Learn how to store network information in MongoDB using tshark and Python.
Most of you probably have heard of Wireshark, a very popular and capable network protocol analyzer. What you may not know is that there exists a console version of Wireshark called tshark. The two main advantages of tshark are that it can be used in scripts and on a remote computer through an SSH connection. Its main disadvantage is that it does not have a GUI, which can be really handy when you have to search lots of network data.
You can get tshark either from its Web site and compile it yourself or from your Linux distribution as a precompiled package. The second way is quicker and simpler. To install tshark on a Debian 7 system, you just have to run the following command as root:
# apt-get install tshark Reading package lists... Done Building dependency tree Reading state information... Done The following extra packages will be installed: libc-ares2 libcap2-bin libpam-cap libsmi2ldbl libwireshark-data libwireshark2 libwiretap2 libwsutil2 wireshark-common Suggested packages: libcap-dev snmp-mibs-downloader wireshark-doc The following NEW packages will be installed: libc-ares2 libcap2-bin libpam-cap libsmi2ldbl libwireshark-data libwireshark2 libwiretap2 libwsutil2 tshark wireshark-common 0 upgraded, 10 newly installed, 0 to remove and 0 not upgraded. Need to get 15.6 MB of archives. After this operation, 65.7 MB of additional disk space will be used. Do you want to continue [Y/n]? Y ...
To find out whether tshark is installed properly, as well as its version, execute this command:
$ tshark -v TShark 1.8.2 ...
Note: this article assumes that you already are familiar with network data, TCP/IP, packet capturing and maybe Wireshark, and that you want to know more about tshark.
tshark can do anything Wireshark can do, provided that it does not require a GUI. It also can be used as a replacement for tcpdump, which used to be the industry standard for network data capturing.
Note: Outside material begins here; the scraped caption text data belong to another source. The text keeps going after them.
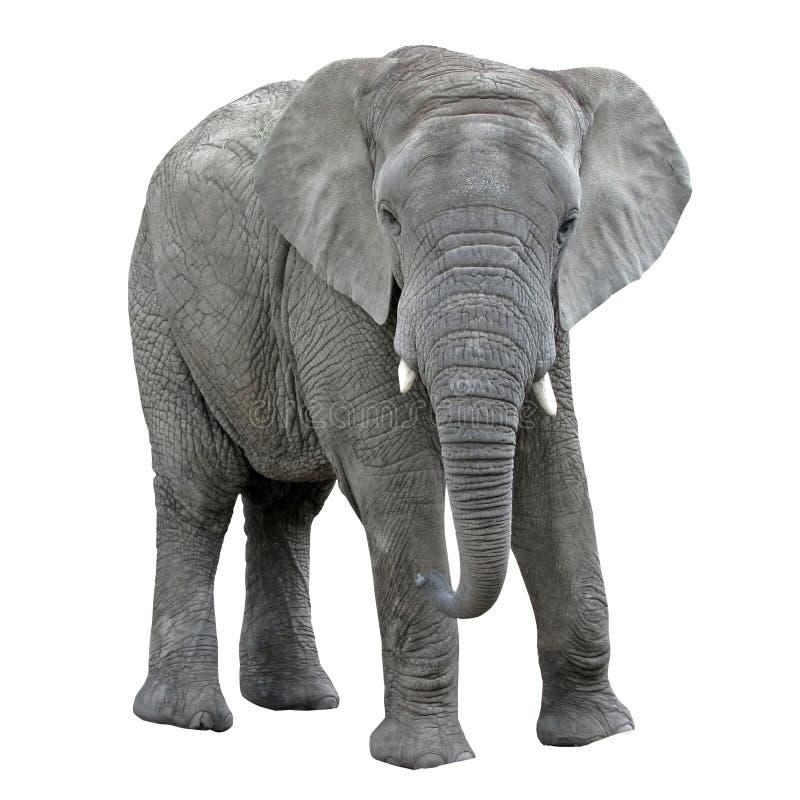 在白色背景的大象孤立 非洲动物 免版税库存图片
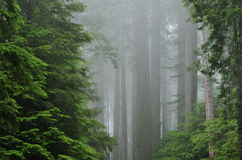 有雾的森林红木 库存图片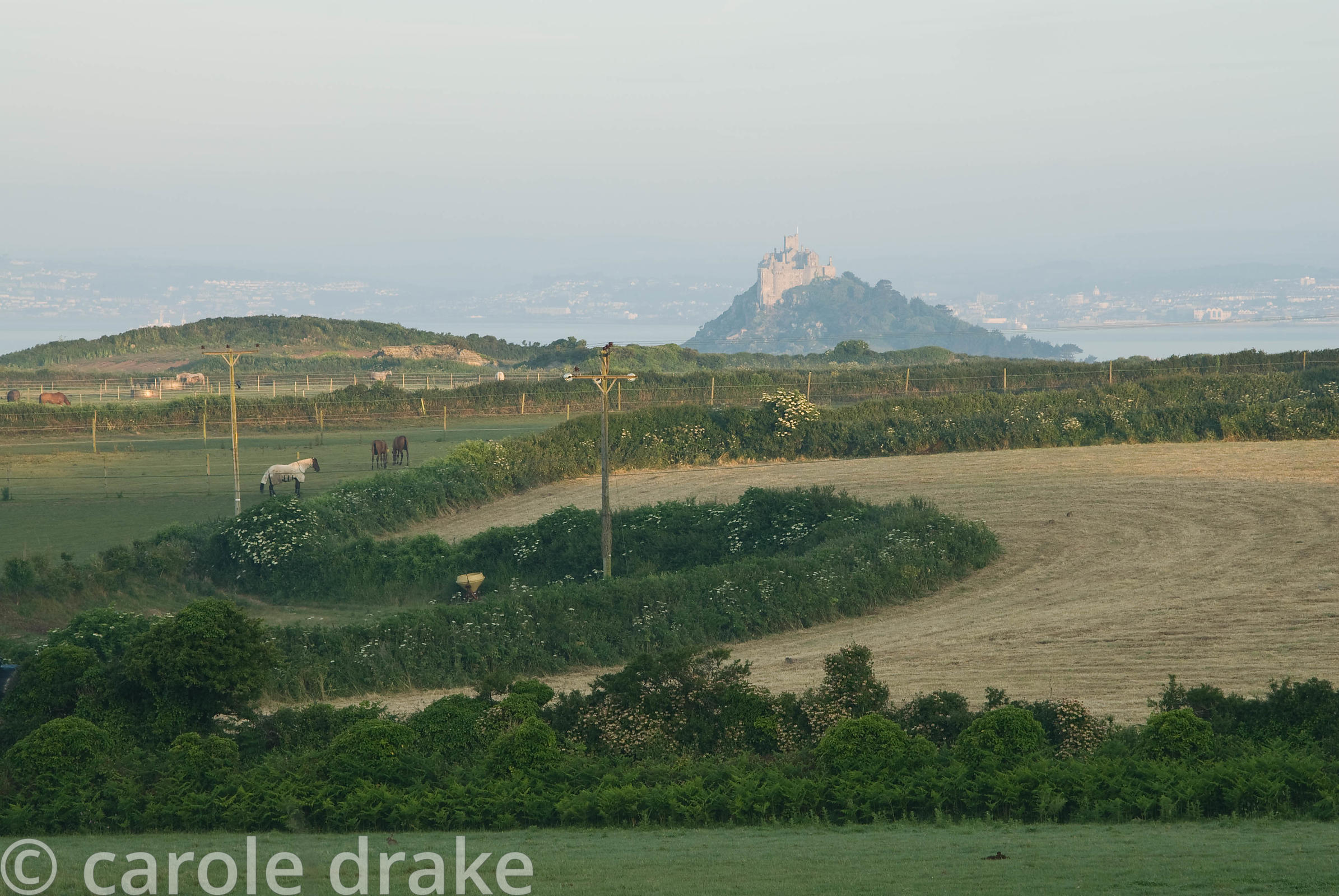 View of St Michael's Mount across the farmland that surrounds the garden. Ednovean Farm, Marazion, Cornwall, UK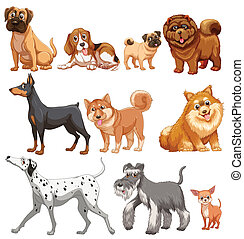 Dogs - Illustration of different kind of dogs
Apart from the capturing part, where both tools are equivalent, tshark is more powerful than tcpdump; therefore, if you want to learn just one tool, tshark should be your choice.
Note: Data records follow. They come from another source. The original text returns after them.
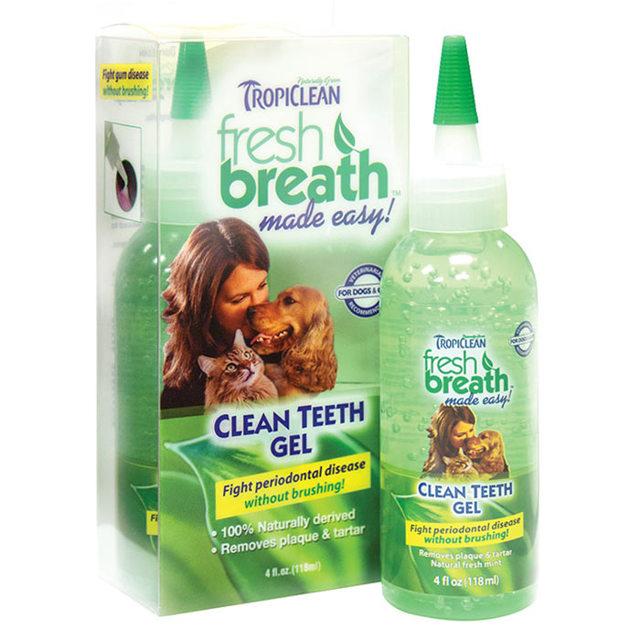 Зубной камень у кошек - симптомы, лечение, профилактика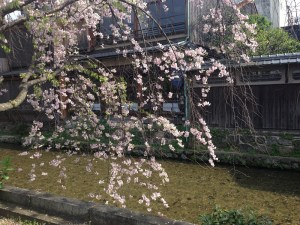 Cherry blossom resized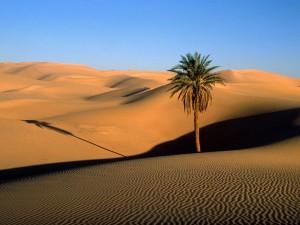 Désert - (01) - Sahara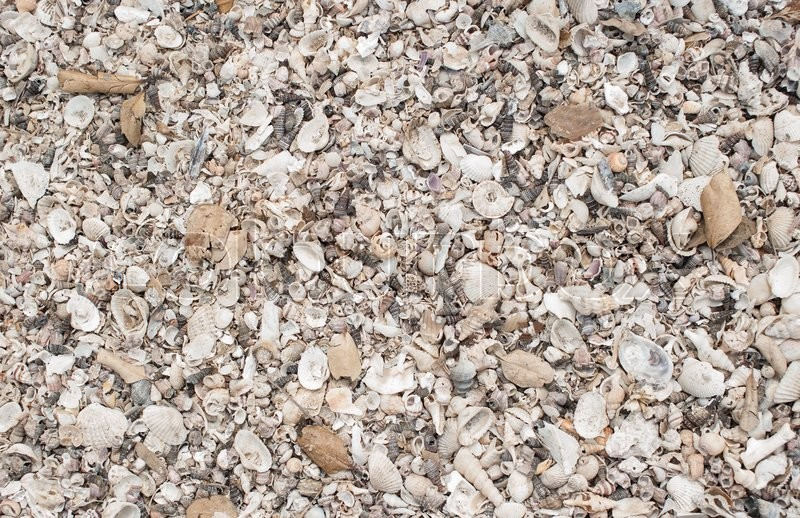 Stock image of 'Natural sand and shells background'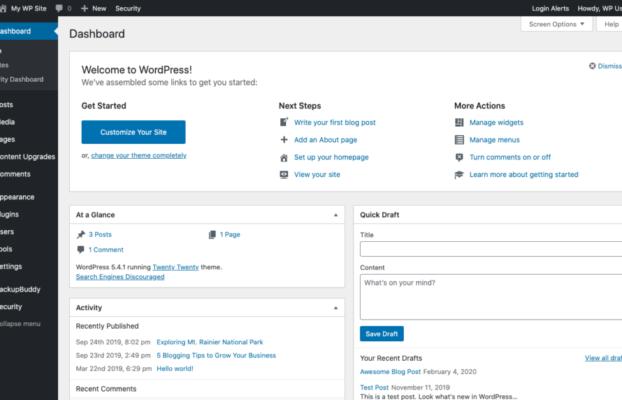 WordPress 5.5 er nu lanceret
As you can imagine, tshark has many command-line options. Refer to its man page for the full list.
The first command you should run is sudo tshark -D to get a list of the available network interfaces:
$ sudo tshark -D 1. eth0 2. nflog (Linux netfilter log (NFLOG) interface) 3. any (Pseudo-device that captures on all interfaces) 4. lo
If you run tshark as a normal user, you most likely will get the following output, because normal users do not have direct access to network interface devices:
$ tshark -D tshark: There are no interfaces on which a capture can be done
The simplest way of capturing data is by running tshark without any parameters, which will display all data on screen. You can stop data capturing by pressing Ctrl-C.
The output will scroll very fast on a busy network, so it won't be helpful at all. Older computers could not keep up with a busy network, so programs like tshark and tcpdump used to drop network packets. As modern computers are pretty powerful, this is no longer an issue.
The single-most useful command-line parameter is -w, followed by a filename. This parameter allows you to save network data to a file in order to process it later. The following tshark command captures 500 network packets (-c 500) and saves them into a file called LJ.pcap (-w LJ.pcap):
$ tshark -c 500 -w LJ.pcap
The second-most useful parameter is -r. When followed by a valid filename, it allows you to read and process a previously captured file with network data.
Capture filters are filters that are applied during data capturing; therefore, they make tshark discard network traffic that does not match the filter criteria and avoids the creation of huge capture files. This can be done using the -f command-line parameter, followed by a filter in double quotes.
The most important TCP-related Field Names used in capture filters are tcp.port (which is for filtering the source or the destination TCP port), tcp.srcport (which is for checking the TCP source port) and tcp.dstport (which is for checking the destination port).
Generally speaking, applying a filter after data capturing is considered more practical and versatile than filtering during the capture stage, because most of the time, you do not know in advance what you want to inspect. Nevertheless, if you really know what you're doing, using capture filters can save you time and disk space, and that is the main reason for using them.
Remember that filter strings always should be written in lowercase.
Display filters are filters that are applied after packet capturing; therefore, they just “hide” network traffic without deleting it. You always can remove the effects of a display filter and get all your data back.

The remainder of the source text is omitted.